▶ [Exercise materials]
══════════
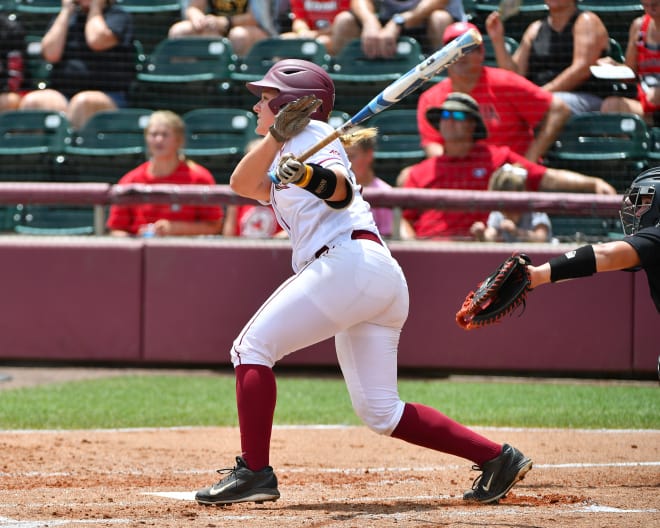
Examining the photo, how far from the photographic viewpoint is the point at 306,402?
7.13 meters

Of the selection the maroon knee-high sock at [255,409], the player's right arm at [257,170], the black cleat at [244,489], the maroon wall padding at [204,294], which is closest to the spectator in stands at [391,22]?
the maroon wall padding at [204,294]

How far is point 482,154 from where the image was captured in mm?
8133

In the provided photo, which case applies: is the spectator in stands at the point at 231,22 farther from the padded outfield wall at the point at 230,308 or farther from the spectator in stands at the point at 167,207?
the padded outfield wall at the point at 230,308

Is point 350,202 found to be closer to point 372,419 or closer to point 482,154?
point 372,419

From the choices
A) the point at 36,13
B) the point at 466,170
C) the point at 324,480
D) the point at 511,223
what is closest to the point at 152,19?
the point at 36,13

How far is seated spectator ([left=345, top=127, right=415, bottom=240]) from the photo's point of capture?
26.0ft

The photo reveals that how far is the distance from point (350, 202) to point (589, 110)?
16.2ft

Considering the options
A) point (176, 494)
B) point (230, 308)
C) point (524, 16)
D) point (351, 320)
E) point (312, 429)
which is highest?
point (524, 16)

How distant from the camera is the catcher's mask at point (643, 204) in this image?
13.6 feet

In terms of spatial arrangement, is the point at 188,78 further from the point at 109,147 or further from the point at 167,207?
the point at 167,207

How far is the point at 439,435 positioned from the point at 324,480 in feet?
══════════
▶ [Goal of the exercise] Starting at the beginning of the entries and ending at the line containing "7.13 meters", rewrite them as a two-column CSV with the headers entry_text and answer. Give one row per entry, put each field in quotation marks with line breaks turned into spaces, and leave the pictures out.

▶ [Reply to the task]
entry_text,answer
"Examining the photo, how far from the photographic viewpoint is the point at 306,402?","7.13 meters"